_Data supplied:_
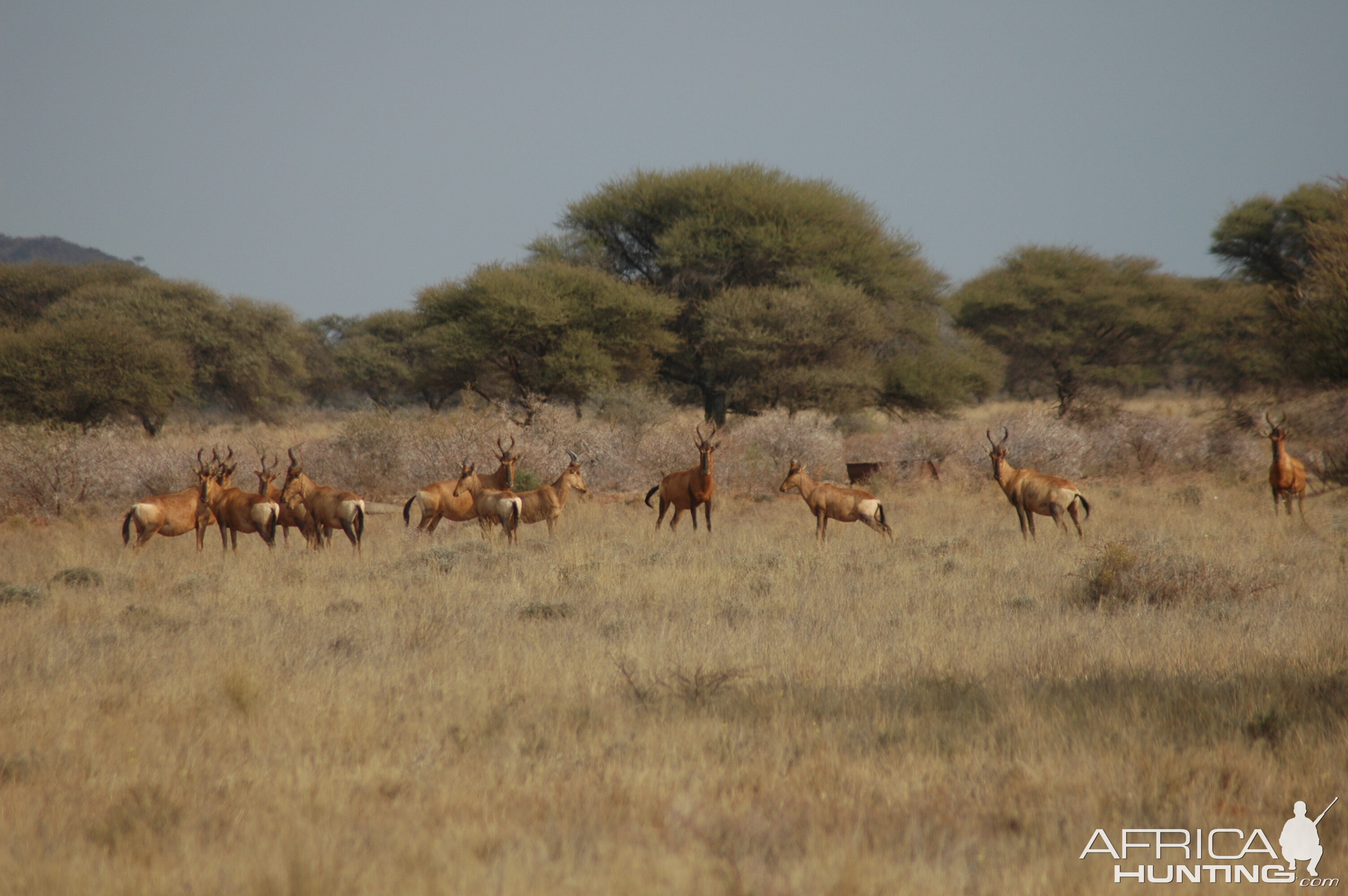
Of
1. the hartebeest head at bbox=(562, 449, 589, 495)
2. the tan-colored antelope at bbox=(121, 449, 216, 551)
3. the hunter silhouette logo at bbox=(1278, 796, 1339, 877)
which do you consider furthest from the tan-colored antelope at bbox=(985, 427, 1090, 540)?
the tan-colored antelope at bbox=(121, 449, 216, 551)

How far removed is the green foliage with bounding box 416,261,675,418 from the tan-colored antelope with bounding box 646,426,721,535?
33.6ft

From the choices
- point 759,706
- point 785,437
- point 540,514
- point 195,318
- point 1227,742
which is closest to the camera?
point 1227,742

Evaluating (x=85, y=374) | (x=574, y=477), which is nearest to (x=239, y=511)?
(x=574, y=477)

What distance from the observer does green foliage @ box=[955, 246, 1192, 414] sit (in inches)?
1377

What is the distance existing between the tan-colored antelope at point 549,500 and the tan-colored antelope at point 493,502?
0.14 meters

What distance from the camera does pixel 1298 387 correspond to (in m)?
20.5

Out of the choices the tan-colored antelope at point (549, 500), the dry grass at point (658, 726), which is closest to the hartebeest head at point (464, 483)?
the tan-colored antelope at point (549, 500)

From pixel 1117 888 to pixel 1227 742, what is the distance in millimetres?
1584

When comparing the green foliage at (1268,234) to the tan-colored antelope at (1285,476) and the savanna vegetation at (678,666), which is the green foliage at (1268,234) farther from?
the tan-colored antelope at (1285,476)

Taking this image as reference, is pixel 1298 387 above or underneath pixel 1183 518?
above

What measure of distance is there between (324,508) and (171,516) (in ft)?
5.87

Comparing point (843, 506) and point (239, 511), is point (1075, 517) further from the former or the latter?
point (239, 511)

_Problem:_ Copy all of the data above word for word, leaving out the pictures.

_Answer for the task:_
Of
1. the hartebeest head at bbox=(562, 449, 589, 495)
2. the tan-colored antelope at bbox=(121, 449, 216, 551)
3. the hunter silhouette logo at bbox=(1278, 796, 1339, 877)
which do you consider furthest from the tan-colored antelope at bbox=(985, 427, 1090, 540)?
the tan-colored antelope at bbox=(121, 449, 216, 551)

How far removed is the green foliage with bounding box 416,261,675,418 from the tan-colored antelope with bounding box 646,426,721,535?
33.6ft

From the choices
- point 759,706
- point 785,437
- point 540,514
- point 195,318
- point 1227,742
which is closest to the camera?
point 1227,742

Evaluating (x=85, y=374) | (x=574, y=477), which is nearest to (x=239, y=511)?
(x=574, y=477)

What distance from the observer does green foliage @ box=[955, 246, 1192, 414] sit (in inches)?
1377

What is the distance existing between the tan-colored antelope at point 549,500 and the tan-colored antelope at point 493,502?
0.14 meters

What distance from the camera does pixel 1298 387 correspond to (in m)?
20.5

Out of the choices the tan-colored antelope at point (549, 500), the dry grass at point (658, 726), which is closest to the hartebeest head at point (464, 483)?
the tan-colored antelope at point (549, 500)

From pixel 1117 888 to pixel 1227 742, what is the distance in millimetres?
1584

When comparing the green foliage at (1268,234) to the tan-colored antelope at (1285,476) and the savanna vegetation at (678,666), which is the green foliage at (1268,234) farther from?
the tan-colored antelope at (1285,476)

Taking this image as reference, is pixel 1298 387 above or underneath pixel 1183 518?
above

What measure of distance is there between (324,508) and (171,516) (in ft)?
5.87

Comparing point (843, 506) and point (239, 511), is point (1075, 517) further from the former or the latter?
point (239, 511)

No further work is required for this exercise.